Prastowo menanggapi Menteri Keuangan Sri Mulyani yang mengatakan pernyataan pengacara Setnov, Fredrich Yunadi, bisa segera ditindaklanjuti petugas pajak. Namun Sri Mulyani memastikan jalannya pemeriksaan oleh Direktorat Jenderal Pajak terhadap Fredrich tak akan diungkap ke publik karena menyangkut kerahasiaan wajib pajak.
Baca: Sri Mulyani Senang Pengacara Setnov Pamer Kemewahan
Dalam wawancara dengan Najwa Shihab yang diunggah ke YouTube, Fredrich mengaku senang bergaya hidup mewah selama ini. Dalam wawancara tersebut Fredrich mengaku terbiasa menghabiskan uang miliaran saat melancong ke luar negeri.
"Saya suka mewah. Saya kalau ke luar negeri, sekali pergi itu minimum saya spend Rp 3 M, Rp 5 M. Yang sekarang, tas Hermes yang harganya Rp 1 M juga saya beli. Saya suka kemewahan," tutur Fredrich dalam wawancara dengan Najwa pada Jumat pekan lalu, 24 November 2017.
Lebih jauh, Prastowo menilai, jika wajib pajak tidak mau memberi data ke otoritas yang bersangkutan, besar pajak yang harus dibayarkan akan ditetapkan secara jabatan sesuai dengan data.

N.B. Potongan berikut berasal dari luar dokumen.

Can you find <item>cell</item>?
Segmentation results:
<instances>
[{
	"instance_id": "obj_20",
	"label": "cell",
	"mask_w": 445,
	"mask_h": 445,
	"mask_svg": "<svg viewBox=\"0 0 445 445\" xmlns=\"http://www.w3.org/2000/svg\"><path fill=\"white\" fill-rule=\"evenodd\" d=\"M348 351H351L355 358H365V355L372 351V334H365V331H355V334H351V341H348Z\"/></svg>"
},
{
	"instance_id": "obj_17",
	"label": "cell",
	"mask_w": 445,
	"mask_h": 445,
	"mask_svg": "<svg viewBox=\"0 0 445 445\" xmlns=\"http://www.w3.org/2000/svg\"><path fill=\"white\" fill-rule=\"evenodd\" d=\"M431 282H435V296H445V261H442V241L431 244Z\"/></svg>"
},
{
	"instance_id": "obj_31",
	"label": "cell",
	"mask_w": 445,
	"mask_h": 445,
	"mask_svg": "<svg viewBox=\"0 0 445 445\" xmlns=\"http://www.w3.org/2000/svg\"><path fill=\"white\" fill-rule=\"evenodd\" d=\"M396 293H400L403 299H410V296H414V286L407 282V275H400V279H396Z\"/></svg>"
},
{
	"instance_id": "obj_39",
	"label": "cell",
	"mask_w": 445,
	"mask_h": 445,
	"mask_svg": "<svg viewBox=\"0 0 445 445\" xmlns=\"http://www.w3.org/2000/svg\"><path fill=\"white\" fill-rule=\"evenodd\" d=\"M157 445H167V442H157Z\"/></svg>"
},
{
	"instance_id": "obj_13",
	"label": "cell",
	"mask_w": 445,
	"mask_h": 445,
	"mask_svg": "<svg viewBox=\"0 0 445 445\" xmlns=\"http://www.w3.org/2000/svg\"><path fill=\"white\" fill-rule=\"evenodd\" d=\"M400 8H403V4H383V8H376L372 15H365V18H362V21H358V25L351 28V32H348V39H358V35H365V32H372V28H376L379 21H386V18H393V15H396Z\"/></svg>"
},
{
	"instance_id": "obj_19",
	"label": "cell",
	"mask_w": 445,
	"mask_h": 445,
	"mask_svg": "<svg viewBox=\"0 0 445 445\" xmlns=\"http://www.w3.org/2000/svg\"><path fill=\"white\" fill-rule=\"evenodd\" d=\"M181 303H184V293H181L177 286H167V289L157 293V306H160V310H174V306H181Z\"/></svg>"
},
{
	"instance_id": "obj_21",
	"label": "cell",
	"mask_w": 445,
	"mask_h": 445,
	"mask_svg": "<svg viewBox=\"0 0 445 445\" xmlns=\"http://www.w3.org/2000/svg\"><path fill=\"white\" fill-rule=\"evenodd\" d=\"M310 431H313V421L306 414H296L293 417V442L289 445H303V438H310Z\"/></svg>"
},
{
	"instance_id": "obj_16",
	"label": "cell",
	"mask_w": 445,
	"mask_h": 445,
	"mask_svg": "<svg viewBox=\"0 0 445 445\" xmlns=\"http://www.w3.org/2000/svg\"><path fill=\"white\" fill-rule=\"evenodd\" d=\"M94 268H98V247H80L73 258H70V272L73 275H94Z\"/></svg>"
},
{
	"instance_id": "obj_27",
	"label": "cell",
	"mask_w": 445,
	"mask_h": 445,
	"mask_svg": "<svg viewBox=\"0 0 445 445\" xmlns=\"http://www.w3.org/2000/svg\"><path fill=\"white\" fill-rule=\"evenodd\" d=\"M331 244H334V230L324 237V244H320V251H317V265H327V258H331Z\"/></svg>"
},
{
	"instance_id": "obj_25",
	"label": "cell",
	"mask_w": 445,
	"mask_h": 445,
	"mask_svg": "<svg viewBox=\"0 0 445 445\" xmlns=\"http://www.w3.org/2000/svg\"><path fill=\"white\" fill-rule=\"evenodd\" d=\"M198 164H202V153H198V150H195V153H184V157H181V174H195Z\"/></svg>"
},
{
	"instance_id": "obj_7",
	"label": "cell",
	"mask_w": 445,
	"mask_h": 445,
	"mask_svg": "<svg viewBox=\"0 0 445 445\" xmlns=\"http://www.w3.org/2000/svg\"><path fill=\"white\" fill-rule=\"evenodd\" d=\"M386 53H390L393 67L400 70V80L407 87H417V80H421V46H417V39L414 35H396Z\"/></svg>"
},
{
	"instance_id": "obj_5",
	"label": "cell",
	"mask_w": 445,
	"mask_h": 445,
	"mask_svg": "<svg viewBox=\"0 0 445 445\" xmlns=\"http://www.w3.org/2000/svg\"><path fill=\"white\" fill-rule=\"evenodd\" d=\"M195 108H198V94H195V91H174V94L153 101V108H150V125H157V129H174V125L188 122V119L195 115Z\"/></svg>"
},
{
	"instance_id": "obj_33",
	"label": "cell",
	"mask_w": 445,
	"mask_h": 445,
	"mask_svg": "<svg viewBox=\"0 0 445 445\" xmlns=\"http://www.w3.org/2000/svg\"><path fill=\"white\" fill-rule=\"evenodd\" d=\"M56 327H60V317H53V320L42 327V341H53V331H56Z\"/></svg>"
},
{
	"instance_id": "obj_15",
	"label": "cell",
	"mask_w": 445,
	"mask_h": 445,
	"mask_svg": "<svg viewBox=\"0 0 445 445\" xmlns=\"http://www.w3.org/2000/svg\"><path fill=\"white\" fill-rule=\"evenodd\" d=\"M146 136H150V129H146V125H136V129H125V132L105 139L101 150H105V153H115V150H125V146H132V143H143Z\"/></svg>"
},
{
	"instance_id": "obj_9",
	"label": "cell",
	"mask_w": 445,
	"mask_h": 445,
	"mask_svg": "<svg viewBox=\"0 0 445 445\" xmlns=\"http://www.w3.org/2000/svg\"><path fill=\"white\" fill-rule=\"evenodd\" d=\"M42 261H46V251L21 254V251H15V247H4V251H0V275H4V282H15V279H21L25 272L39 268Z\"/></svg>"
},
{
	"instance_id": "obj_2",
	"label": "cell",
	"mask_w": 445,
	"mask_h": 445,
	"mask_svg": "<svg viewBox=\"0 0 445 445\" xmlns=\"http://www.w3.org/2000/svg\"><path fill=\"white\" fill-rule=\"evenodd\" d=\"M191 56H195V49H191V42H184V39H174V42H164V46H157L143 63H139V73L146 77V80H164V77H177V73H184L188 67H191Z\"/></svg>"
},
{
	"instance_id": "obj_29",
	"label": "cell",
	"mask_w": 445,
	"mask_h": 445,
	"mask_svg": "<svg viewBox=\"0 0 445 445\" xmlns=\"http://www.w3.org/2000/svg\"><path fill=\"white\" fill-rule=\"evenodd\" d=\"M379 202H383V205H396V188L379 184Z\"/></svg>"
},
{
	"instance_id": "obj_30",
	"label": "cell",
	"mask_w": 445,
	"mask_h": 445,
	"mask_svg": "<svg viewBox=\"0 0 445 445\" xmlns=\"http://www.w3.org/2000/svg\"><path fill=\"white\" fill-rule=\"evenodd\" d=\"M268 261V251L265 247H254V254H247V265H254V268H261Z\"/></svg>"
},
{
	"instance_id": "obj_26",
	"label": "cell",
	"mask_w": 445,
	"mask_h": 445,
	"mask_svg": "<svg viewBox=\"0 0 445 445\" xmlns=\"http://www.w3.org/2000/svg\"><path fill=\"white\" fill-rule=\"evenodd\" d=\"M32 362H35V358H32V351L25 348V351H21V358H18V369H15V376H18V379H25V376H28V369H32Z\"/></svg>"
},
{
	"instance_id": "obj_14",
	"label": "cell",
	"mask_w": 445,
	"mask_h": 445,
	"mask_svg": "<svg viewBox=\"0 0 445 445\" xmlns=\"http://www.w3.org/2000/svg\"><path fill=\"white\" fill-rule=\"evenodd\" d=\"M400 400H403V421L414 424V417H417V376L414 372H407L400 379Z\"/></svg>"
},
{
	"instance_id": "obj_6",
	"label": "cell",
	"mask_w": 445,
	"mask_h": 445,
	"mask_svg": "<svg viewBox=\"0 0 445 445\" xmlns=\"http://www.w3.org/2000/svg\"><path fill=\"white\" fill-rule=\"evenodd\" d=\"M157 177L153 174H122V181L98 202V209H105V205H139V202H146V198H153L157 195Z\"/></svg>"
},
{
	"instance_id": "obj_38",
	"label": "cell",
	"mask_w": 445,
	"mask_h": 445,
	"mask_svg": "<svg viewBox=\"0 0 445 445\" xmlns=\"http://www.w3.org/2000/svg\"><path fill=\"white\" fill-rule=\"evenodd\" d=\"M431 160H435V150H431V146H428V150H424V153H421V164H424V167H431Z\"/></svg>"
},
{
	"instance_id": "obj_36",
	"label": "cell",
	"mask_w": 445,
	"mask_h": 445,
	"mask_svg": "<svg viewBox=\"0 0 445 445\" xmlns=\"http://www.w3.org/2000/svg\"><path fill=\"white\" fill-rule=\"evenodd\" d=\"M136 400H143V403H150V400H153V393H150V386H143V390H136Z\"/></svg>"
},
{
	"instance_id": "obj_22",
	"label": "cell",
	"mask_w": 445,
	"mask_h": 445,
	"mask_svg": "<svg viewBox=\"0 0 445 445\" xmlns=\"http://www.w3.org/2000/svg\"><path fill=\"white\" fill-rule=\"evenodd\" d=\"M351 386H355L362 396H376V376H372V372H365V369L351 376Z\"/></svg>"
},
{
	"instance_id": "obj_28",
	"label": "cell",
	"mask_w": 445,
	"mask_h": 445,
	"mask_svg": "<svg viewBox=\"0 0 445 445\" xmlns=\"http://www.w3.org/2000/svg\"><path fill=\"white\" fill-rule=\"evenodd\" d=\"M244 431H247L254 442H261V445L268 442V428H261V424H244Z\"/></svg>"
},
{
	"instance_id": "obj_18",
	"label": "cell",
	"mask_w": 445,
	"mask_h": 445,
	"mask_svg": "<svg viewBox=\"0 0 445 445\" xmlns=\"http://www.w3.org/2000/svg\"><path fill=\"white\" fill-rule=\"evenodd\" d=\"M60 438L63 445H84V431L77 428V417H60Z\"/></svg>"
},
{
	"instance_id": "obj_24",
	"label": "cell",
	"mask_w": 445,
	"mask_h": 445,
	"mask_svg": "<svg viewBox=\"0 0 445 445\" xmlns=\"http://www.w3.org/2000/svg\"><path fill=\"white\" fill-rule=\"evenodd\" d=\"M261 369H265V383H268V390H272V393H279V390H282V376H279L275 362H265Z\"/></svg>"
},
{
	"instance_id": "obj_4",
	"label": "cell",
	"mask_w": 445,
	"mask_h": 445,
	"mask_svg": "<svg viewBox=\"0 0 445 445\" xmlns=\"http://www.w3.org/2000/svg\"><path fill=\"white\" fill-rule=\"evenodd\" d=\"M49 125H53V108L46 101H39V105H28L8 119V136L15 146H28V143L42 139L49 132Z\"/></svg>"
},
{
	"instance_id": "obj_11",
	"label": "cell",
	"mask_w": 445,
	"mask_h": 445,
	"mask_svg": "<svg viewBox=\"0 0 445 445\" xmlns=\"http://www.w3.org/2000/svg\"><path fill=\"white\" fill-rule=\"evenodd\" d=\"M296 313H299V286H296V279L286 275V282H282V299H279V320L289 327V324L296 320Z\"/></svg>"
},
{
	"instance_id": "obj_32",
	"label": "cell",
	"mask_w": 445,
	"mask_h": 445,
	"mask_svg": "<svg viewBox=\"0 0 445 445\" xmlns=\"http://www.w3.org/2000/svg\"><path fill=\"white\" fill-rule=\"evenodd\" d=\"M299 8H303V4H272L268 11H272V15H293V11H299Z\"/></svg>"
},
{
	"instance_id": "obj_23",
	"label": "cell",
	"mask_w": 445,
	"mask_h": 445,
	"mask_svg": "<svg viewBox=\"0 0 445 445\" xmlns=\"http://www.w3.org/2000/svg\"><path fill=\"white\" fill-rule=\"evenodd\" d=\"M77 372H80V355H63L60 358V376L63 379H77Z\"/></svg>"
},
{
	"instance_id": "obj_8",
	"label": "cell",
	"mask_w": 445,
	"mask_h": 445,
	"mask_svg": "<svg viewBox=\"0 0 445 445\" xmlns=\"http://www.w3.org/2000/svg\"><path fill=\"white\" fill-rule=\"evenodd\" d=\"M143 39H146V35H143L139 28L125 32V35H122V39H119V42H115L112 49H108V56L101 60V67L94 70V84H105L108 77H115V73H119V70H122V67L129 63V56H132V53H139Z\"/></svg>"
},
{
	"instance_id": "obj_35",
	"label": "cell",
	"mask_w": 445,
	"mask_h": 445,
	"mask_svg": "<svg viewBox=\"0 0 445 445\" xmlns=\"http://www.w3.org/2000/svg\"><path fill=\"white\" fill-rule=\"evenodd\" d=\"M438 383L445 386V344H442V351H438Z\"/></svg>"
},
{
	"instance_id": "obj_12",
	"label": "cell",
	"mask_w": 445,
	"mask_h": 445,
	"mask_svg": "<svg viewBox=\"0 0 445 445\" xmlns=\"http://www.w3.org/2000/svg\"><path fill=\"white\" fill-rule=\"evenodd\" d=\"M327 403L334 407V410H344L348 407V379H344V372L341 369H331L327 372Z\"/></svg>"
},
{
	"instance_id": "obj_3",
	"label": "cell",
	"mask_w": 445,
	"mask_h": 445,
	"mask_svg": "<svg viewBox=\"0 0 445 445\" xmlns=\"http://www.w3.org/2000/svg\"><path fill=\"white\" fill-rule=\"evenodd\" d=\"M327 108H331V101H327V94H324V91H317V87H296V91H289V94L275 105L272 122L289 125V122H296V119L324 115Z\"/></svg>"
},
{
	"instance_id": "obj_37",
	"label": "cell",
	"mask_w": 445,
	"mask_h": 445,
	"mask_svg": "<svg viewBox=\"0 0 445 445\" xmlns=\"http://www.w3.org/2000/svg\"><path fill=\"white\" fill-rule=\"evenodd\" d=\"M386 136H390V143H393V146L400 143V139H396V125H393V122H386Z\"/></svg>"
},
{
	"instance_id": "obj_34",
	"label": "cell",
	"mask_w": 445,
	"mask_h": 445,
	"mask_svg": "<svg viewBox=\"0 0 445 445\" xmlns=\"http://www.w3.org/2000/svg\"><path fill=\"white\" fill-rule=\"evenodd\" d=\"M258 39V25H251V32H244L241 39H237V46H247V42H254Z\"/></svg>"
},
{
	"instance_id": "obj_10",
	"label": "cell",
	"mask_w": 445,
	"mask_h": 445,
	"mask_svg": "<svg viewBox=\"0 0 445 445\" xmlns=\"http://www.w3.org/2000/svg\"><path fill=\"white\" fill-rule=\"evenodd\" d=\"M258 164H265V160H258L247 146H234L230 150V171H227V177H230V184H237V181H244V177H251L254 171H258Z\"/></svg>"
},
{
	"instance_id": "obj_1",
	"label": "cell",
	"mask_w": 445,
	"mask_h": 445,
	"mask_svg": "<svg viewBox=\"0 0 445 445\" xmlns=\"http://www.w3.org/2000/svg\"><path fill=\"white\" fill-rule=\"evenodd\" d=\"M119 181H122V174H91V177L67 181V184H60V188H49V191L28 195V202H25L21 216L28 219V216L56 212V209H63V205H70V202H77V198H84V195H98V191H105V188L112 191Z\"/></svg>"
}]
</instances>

Hal ini didasari Undang-Undang Ketentuan Umum dan Tata Cara Perpajakan (KUP), yang mengatur kewajiban pemberian data dan informasi kepada Direktorat Jenderal Pajak. Kewajiban tersebut diatur dalam Pasal 35 dan 35A KUP.
Pelaksanaan ketentuan tentang kewajiban pemberian data dan informasi kepada Direktorat Jenderal Pajak ini digunakan semata-mata untuk kepentingan penerimaan negara. "Jika tidak memberikan data, itu pidana perpajakan. Bisa disidik dan dituntut pidana," kata Prastowo. Aturan tentang pidana tersebut termaktub dalam Undang-Undang Perpajakan Pasal 38, Pasal 39, dan Pasal 39A.